Nigeria plans selling electricity to Burkina Faso — despite poor power supply

Nigeria plans selling electricity to Burkina Faso — despite poor power supply
Nigeria is set to begin selling electricity to Burkina Faso, a neighbouring West African country, despite poor electricity supply in the country.
Lamu Audu, managing director of Mainstream Energy Solutions Limited, operators of Kainji and Jebba hydro power plants, disclosed this on Thursday at the annual power and utilities roundtable organised by PricewaterhouseCoopers (PwC) in Lagos.
Audu maintained that the company had to take that measure in order to properly utilize the energy being rejected by electricity distribution companies (DisCos).
He said the neighbouring country is ready to pay for the whole electricity invoice sent to them at a higher price.
Audu stated that only 600 to 650 megawatts is received by the DisCos out of the 922 megawatts generated on the network, which affects the company’s capacity.
“We are left with no option than to sell the balance to other African countries that are willing to pay. In fact, they are willing to take up the whole electricity invoice at a higher price than what Nigerians are willing to pay,” Audu said.
“We are talking to Burkina Faso on this. We are aware that some Nigerian power firms sell electricity to Togo, Benin Republic, among others; we are not the first to do this.

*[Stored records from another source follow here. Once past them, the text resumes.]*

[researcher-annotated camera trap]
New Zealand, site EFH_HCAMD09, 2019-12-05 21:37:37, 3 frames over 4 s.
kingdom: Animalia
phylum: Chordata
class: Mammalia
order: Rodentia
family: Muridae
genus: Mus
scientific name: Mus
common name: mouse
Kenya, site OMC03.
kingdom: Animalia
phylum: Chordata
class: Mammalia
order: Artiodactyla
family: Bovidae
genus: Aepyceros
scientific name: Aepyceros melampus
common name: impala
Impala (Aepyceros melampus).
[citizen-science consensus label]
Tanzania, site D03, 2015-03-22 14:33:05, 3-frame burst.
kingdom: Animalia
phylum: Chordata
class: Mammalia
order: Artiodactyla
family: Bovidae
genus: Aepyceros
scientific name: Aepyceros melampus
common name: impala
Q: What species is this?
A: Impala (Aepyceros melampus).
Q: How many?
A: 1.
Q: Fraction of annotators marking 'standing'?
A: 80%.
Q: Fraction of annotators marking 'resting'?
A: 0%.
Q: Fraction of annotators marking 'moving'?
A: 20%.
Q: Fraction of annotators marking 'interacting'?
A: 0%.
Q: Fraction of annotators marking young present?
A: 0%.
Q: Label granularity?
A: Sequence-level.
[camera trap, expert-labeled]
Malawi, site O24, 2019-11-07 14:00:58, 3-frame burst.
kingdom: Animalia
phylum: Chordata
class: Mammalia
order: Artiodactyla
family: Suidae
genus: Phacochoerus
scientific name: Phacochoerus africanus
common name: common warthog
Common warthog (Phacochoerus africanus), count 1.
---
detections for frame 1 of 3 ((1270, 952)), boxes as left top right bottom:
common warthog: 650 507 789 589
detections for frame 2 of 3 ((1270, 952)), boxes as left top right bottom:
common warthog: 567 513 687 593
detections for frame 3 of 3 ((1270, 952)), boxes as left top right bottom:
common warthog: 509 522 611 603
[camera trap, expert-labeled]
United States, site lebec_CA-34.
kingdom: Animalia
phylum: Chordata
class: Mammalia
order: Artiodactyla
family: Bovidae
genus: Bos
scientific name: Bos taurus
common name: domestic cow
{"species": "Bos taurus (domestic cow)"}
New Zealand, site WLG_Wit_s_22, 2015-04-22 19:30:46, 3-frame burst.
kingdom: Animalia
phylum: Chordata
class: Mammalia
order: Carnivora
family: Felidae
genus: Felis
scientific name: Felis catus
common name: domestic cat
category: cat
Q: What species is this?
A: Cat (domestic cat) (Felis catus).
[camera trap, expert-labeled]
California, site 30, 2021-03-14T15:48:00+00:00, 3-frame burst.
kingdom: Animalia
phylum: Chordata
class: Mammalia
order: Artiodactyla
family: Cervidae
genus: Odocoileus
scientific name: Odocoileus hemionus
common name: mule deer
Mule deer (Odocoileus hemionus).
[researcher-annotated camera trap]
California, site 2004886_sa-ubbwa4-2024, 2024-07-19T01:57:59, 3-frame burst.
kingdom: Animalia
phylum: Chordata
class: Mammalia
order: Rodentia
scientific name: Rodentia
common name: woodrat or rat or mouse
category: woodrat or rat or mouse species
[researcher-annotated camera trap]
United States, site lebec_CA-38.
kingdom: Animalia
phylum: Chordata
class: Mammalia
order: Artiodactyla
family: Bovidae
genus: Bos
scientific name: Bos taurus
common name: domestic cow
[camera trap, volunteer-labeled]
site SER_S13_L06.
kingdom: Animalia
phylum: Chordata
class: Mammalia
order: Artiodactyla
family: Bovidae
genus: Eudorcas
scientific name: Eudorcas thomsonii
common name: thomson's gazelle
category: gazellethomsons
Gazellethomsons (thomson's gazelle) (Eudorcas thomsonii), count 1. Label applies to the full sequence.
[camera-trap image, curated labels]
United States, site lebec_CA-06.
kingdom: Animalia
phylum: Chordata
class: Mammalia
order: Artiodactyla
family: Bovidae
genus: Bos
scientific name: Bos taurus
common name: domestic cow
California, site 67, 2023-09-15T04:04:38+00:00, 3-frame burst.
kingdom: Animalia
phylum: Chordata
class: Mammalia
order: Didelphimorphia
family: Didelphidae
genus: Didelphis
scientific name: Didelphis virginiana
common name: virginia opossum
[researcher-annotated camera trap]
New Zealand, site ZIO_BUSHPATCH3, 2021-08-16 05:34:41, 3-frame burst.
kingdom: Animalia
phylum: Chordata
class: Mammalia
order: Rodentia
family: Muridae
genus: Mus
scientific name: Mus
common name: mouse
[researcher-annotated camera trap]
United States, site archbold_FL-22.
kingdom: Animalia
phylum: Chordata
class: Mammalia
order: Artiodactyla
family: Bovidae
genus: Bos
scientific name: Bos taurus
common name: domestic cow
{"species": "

“As we speak today, we generate 20 to 25 per cent of the energy going onto the grid. We have ramped up our capacity at Kainji from zero to 440MW. At Jebba, what we concentrated on is the reliability of the existing units. We utilised the capacity of our staff to be able to recover some of the units.
“Currently, we have a capacity of 922MW but, on the average, it is only 600MW to 650MW that is utilised. So, we have stranded energy, which is seriously impacting on our ability to attract more funding for capacity recovery and capacity expansion.
“I am complaining that I have energy that cannot be utilised. And some of us are actually looking beyond the borders of Nigeria to sell our power if the Nigerian market cannot take it because we have to remain in business; we have responsibilities to our shareholders.”